Поэтому я не удивилась второму письму, снова на голубой бумаге и с той же западающей «г»; в письме говорилось, что «Роузмаунт» закрывается на ремонт и переоборудование, поэтому меня вынуждены переселить в «Экклс-хаус», находящийся поблизости от места встреч общества и, как им видится, достаточно респектабельный отель. Опять же, письмо сопровождала фотография: отель оказался домом в длинной череде белых зданий; четыре этажа, два мансардных окна, точь-в-точь изумленно распахнутые глаза. Я была тронута такой заботой: проиллюстрировать размещение подобным образом. Сама я никогда не заморачивалась выбором места, лишь бы было чисто и тепло. И, конечно, частенько останавливалась там, где не было ни тепла, ни чистоты.
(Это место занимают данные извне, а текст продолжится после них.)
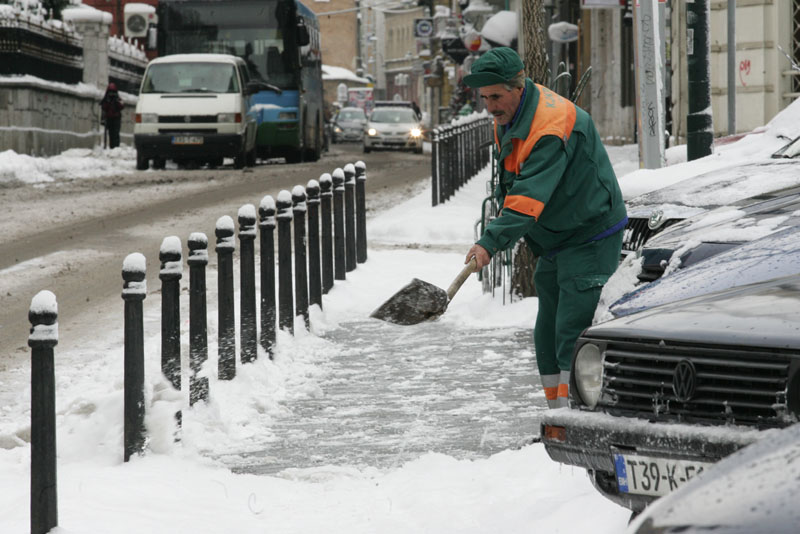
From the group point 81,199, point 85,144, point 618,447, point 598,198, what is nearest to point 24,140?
point 85,144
Предыдущей зимой, к примеру, я жила в гестхаусе в пригороде Лестера, где воняло так, что сразу после пробуждения на рассвете я спешно одевалась и бежала из номера, а потом долго бродила по непроснувшемуся городу, топча башмаками скользкие и мокрые тротуары, минуя мили и мили двухквартирных домов с черненой штукатуркой на стенах, с мусорными баками на колесах и автомобилями на кирпичах вместо колес; исправно поворачивала в конце каждой улицы, переходила на другую сторону и возвращалась обратно, а за тонкими занавесками жители Восточных графств ворочались и бормотали во сне — десятки, сотни, сотни сотен пар.